_DOCUMENT TEXT_:
True peace is not merely the absence of tension; it is the presence of justice.

–from Stride Toward Freedom, 1958, Reverend Martin Luther King, Jr.

Most of us have those “before and after” moments.  That time when we clearly feel a break with the past, and the beginning of something new. The moment when our lives have changed forever, and we know we’re in new territory now.

Injustice anywhere is a threat to justice everywhere. We are caught in an inescapable network of mutuality, tied in a single garment of destiny. Whatever affects one directly, affects all indirectly.

–from ‘Letter from Birmingham, Alabama Jail’, April 16, 1963

My visit to the Gaza Strip (9/2012 – 5/2013) was that moment in my life. I didn’t realize it at the time, but since my return to the U.S. and with some reflection, I see my personal timeline divided — before Gaza and after Gaza.

_JOB_: Edit the excerpt between "Most of us have" and "affects all indirectly.", inclusive, so that "territory" becomes "ground", and give that span in full. Answer from the excerpt alone.

_PROVIDED RECORDS_:
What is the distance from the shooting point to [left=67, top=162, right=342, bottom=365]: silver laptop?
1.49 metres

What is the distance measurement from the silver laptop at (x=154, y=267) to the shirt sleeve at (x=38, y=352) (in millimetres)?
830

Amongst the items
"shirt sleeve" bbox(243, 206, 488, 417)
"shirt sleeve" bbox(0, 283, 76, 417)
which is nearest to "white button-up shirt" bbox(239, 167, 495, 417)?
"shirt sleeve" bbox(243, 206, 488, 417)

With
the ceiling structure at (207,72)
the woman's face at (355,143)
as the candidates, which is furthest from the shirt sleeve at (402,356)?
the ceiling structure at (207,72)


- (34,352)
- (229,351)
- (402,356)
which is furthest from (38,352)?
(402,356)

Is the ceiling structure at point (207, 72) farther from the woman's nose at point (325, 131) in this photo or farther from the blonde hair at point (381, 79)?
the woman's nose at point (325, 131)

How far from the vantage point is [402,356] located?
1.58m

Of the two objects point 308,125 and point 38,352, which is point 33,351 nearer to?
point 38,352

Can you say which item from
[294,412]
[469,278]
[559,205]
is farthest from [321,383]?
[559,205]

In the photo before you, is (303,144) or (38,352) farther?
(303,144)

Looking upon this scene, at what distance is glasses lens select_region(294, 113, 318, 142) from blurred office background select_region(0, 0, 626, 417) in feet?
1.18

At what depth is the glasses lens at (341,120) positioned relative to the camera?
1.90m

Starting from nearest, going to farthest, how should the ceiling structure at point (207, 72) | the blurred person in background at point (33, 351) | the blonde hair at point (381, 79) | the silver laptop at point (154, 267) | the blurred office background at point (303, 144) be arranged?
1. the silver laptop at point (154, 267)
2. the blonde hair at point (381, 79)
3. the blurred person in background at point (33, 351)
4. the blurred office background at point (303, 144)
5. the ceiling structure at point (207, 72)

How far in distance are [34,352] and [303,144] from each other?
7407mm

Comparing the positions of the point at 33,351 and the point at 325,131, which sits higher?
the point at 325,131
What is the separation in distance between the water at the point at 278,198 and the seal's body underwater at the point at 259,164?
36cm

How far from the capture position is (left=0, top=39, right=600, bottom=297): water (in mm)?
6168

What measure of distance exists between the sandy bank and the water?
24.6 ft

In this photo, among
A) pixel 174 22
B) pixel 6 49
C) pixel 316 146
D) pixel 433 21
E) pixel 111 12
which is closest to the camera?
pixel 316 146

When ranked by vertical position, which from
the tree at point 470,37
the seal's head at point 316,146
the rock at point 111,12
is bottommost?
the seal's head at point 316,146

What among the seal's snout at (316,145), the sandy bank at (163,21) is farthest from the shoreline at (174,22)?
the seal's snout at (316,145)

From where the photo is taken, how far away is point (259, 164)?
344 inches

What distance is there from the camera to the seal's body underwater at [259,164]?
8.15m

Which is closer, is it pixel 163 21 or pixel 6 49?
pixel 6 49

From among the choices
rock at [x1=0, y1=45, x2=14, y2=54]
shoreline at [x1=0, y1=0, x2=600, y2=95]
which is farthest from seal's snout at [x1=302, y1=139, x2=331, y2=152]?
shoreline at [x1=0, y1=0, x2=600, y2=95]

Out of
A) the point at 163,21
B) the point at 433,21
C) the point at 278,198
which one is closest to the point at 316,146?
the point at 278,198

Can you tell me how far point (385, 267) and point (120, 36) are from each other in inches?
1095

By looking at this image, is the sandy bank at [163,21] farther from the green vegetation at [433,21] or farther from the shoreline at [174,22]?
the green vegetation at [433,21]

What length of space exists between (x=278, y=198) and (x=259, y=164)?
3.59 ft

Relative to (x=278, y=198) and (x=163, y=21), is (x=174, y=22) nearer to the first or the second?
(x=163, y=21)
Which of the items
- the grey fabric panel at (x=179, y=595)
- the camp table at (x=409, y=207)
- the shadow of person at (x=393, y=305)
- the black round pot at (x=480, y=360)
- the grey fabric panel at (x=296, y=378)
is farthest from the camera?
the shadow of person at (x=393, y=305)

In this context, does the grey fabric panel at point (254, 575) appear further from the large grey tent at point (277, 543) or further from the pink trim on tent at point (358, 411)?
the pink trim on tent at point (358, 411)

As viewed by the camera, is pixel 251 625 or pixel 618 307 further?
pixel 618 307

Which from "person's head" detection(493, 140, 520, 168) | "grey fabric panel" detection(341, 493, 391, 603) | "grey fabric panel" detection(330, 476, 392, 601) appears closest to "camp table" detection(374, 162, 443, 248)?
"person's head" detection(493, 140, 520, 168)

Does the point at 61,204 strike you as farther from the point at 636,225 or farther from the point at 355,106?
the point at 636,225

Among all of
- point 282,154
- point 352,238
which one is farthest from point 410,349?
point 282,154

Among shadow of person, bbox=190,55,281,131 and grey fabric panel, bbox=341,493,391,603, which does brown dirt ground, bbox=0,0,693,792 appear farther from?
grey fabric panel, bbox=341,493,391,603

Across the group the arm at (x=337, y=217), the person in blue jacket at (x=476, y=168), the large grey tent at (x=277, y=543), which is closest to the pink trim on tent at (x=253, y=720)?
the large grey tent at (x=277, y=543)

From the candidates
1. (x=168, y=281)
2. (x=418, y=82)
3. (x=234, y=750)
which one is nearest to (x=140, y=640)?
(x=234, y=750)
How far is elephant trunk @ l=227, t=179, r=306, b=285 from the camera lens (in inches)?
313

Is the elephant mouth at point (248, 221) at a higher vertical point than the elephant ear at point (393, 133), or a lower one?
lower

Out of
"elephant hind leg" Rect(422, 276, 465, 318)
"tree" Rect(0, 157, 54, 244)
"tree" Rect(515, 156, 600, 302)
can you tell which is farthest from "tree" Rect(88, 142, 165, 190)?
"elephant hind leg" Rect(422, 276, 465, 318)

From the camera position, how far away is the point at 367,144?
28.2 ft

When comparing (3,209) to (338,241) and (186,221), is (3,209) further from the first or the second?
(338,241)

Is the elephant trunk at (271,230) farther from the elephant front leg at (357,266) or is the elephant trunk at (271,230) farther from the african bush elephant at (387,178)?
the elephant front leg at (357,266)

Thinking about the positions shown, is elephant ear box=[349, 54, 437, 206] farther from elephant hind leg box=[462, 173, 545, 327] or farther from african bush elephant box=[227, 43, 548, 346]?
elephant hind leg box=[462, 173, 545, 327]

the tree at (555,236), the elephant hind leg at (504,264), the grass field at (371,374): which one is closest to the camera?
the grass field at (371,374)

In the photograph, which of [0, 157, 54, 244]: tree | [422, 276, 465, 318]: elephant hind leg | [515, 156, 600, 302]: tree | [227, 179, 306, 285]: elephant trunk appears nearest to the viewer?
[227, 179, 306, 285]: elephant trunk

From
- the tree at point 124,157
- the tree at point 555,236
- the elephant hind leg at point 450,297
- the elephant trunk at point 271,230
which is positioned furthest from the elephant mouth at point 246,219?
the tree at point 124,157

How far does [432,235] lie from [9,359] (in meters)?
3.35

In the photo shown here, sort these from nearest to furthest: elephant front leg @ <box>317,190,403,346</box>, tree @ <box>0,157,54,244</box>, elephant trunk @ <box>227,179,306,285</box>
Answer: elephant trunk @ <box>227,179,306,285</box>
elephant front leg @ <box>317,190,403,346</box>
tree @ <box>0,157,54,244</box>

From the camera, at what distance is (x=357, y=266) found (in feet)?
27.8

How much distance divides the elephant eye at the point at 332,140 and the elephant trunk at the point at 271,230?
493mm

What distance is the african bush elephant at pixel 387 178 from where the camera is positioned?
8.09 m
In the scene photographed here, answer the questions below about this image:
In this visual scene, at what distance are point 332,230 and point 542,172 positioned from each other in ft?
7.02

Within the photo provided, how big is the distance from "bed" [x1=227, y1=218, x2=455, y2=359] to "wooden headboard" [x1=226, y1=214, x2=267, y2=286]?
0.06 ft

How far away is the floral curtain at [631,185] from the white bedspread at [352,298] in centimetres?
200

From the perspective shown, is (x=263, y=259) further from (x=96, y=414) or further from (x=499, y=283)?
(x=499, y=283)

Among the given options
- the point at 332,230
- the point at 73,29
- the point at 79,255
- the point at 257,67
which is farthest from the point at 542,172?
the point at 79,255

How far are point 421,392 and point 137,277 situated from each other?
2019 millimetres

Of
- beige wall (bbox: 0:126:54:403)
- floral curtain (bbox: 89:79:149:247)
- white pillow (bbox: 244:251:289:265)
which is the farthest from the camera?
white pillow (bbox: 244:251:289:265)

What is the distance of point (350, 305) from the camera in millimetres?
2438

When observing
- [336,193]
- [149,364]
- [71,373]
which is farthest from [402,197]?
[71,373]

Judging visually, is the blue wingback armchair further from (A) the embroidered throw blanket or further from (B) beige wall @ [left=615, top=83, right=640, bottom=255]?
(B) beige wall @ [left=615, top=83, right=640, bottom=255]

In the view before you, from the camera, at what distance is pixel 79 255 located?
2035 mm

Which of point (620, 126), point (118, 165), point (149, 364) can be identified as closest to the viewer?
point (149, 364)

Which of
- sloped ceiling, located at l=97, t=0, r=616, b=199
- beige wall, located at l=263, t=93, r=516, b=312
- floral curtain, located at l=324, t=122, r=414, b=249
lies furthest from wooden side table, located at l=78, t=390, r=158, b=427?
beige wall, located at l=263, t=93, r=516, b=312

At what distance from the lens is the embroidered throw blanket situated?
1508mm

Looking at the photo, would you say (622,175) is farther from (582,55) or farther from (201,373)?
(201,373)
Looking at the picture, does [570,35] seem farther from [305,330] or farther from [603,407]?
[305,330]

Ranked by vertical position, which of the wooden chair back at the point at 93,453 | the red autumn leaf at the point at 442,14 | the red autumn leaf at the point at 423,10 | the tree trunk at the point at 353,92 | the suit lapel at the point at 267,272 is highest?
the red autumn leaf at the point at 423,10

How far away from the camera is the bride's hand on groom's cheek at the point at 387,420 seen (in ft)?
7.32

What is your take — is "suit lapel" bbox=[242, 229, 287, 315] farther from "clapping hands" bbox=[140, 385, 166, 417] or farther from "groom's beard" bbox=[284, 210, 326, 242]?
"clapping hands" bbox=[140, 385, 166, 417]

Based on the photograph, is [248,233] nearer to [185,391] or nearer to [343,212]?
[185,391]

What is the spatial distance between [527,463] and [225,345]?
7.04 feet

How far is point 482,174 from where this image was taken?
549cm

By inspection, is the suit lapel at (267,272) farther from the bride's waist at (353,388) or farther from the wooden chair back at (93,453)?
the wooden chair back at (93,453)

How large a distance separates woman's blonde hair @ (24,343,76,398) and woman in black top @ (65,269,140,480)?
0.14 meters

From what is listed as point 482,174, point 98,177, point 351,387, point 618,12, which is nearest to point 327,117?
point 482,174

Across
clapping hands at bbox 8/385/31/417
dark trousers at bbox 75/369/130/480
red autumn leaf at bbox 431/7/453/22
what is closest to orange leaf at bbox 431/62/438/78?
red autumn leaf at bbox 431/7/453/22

_RESPONSE TO THIS EXERCISE_:
Most of us have those “before and after” moments.  That time when we clearly feel a break with the past, and the beginning of something new. The moment when our lives have changed forever, and we know we’re in new ground now.

Injustice anywhere is a threat to justice everywhere. We are caught in an inescapable network of mutuality, tied in a single garment of destiny. Whatever affects one directly, affects all indirectly.